→ **AUFGABEN**
• 1. In welchem Jahr wurde Bulgakows Roman laut der Besprechung der Inszenierung von „Der Meister und Margarita“ fertiggestellt?
• 2. Setzen Sie die Besprechung der Inszenierung von „Der Meister und Margarita“ im Anschluss an ihren letzten Satz fort.

Herr Woland aus Michail Bulgakows DerMeister und Margarita macht da keine Ausnahme. In der mit denkwürdigen Momenten gespickten Inszenierung von Ene-Liis Semper und Tiit Ojasoo am Akademietheater stattet der eloquente "Historiker" und "Handschriftenleser" der Stadt Moskau im roten Glitzerzweiteiler einen Besuch ab. Er (Norman Hacker) hat die Stimmen zweier trotteliger Literaturfunktionäre, Iwan (Marcel Heuperman) und Berlioz (Philipp Hauß), vernommen, als sie in einem mausgrauen Büroverschlag pflichtbewusst die Existenz Jesu in Abrede stellten. Wir schreiben das Jahr 1939, und da war im Sowjetreich Atheismus obligatorisch.

Unfähiges Sowjetsystem

Nicht nur über diese Hörigkeit macht sich Bulgakow lustig, sein 1940 fertiggestellter Roman ist ein umfassender Angriff auf das unfähige Sowjetsystem und dessen brutale Macht. Es geht um fehlenden Mut und die Frage, warum keiner zu dem steht, was er eigentlich denkt und für richtig hält. Das titelgebende Paar, der Meister genannte Schriftsteller (Rainer Galke) und seine (verheiratete) Geliebte Margarita (Annamáriá Lang), zerbricht an seiner Liebeslüge sowie am Zensurapparat, der des Meisters Roman über Pontius Pilatus verhindert.

Pontius Pilatus (Hauß) ist eine wichtige Spiegelfigur. Zu ihm, dem römischen Präfekten in Judäa, wird 2000 Jahre zurückgeblendet. Auch er verhält sich opportunistisch, als er gegen seine Überzeugung das Todesurteil gegen Jesus unterfertigt, weil es die Hohepriester verlangen.

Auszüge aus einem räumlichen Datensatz
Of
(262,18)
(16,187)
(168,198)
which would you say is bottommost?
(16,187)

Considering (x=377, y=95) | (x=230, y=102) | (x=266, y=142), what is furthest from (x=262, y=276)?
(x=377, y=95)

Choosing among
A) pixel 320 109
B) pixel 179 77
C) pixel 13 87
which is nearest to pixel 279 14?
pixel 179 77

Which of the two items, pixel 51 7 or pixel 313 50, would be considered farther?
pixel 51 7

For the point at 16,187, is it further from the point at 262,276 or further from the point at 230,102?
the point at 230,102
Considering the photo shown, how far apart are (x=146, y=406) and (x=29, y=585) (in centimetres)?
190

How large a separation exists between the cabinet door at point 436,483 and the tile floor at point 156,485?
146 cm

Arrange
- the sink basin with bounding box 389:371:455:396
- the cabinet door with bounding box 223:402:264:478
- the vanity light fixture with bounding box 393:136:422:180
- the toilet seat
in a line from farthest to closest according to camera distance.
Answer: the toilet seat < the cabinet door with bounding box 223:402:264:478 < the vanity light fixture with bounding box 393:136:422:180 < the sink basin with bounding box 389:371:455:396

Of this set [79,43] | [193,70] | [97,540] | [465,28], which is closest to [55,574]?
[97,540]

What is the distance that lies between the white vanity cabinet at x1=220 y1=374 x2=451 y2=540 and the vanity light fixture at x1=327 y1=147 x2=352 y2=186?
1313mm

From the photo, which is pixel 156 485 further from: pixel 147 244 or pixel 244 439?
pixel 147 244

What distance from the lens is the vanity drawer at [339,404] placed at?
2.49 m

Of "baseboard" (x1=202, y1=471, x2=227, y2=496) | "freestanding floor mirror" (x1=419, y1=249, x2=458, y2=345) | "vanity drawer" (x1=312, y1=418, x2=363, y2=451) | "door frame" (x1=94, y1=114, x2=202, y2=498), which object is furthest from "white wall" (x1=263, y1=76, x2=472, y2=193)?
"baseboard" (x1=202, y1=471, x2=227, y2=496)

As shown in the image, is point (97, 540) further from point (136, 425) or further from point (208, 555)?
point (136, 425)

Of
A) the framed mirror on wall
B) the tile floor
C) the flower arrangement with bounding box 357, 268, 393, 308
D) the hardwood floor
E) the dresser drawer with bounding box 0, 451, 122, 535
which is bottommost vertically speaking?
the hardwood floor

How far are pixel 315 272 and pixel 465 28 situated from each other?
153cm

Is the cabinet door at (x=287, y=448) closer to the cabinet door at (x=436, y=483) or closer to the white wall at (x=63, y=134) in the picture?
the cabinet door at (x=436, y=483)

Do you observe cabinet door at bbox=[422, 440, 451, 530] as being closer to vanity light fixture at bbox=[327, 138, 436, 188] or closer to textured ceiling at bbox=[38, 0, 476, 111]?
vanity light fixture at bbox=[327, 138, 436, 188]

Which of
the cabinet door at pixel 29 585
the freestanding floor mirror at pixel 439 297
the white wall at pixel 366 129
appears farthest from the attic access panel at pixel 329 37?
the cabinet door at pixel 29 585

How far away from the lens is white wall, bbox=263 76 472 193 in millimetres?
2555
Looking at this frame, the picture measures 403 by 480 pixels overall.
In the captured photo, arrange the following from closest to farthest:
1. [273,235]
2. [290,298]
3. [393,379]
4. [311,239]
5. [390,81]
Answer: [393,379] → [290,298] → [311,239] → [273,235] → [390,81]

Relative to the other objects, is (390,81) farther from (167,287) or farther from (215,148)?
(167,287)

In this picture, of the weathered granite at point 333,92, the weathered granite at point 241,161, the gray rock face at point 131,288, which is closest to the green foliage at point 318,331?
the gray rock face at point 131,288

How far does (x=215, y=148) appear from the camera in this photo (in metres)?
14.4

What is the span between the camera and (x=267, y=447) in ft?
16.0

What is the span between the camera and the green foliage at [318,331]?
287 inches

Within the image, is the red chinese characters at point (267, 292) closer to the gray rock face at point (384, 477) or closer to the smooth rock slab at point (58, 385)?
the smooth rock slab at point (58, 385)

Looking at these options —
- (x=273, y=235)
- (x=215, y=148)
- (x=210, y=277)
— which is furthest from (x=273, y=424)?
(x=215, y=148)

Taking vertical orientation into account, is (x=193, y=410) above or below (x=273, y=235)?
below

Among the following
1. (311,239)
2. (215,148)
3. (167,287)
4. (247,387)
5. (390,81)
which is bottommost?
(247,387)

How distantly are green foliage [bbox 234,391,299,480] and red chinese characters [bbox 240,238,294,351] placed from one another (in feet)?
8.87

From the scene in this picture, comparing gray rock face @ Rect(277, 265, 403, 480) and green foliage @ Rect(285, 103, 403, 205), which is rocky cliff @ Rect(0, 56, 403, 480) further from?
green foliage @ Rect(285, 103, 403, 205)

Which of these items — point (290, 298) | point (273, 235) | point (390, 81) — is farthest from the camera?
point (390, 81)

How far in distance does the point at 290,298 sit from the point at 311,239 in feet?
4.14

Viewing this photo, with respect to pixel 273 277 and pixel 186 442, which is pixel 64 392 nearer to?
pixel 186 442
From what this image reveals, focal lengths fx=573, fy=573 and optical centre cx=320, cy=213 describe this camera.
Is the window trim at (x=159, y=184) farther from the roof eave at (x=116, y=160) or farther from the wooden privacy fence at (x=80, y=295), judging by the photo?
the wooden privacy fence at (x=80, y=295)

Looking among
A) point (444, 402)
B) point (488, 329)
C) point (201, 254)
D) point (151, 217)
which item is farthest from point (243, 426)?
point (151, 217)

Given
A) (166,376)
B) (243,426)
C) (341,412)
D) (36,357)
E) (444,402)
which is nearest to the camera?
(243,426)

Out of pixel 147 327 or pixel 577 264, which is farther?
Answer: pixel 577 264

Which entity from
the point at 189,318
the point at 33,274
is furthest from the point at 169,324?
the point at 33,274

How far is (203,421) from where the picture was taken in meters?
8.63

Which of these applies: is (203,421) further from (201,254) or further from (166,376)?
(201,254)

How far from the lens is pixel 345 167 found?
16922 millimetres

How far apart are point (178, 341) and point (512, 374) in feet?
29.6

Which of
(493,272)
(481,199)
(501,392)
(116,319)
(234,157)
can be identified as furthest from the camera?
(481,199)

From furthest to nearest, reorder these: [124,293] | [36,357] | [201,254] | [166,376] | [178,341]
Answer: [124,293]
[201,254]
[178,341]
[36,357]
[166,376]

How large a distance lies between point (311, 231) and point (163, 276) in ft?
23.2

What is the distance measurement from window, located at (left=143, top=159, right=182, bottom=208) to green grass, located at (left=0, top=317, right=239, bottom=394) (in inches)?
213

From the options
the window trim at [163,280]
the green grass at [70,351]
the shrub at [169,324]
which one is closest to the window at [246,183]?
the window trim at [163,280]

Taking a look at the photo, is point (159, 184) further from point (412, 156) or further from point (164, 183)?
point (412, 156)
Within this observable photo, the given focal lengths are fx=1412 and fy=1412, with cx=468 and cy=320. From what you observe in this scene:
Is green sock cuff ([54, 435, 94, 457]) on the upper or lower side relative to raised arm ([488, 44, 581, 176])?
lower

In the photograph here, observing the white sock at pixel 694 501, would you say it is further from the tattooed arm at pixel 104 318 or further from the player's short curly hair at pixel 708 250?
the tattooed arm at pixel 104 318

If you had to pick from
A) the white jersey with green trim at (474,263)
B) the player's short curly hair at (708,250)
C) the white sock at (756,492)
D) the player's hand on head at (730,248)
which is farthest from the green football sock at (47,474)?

→ **ANTWORTEN ZU AUFGABEN**
• 1. 1940

• 2.
Diese beiden Zeitebenen verlinken Semper und Ojasoo leichthändig. Es beginnt furios mit einem Parforceritt durch die blutige Geschichte der Religionen: Die aus ihren Bürokratiestuben im Bühnenhintergrund hervortretenden Funktionäre zitieren zersetzende und frauenverachtende Bekenntnisse der Religionsväter. Es fällt der bedenkenswerte Satz: "Damit ein guter Mensch Böses tut, dafür braucht es eine Religion." Jesus Christus kann aber nichts dafür. Denn er wurde immer falsch verstanden, wie er hier und heute insistiert. Schon das erste von einem Möchtegernjünger vollgeschriebene Ziegenpergament enthalte nur Missinterpretationen seiner Predigten, wehrt der Dornengekrönte ab.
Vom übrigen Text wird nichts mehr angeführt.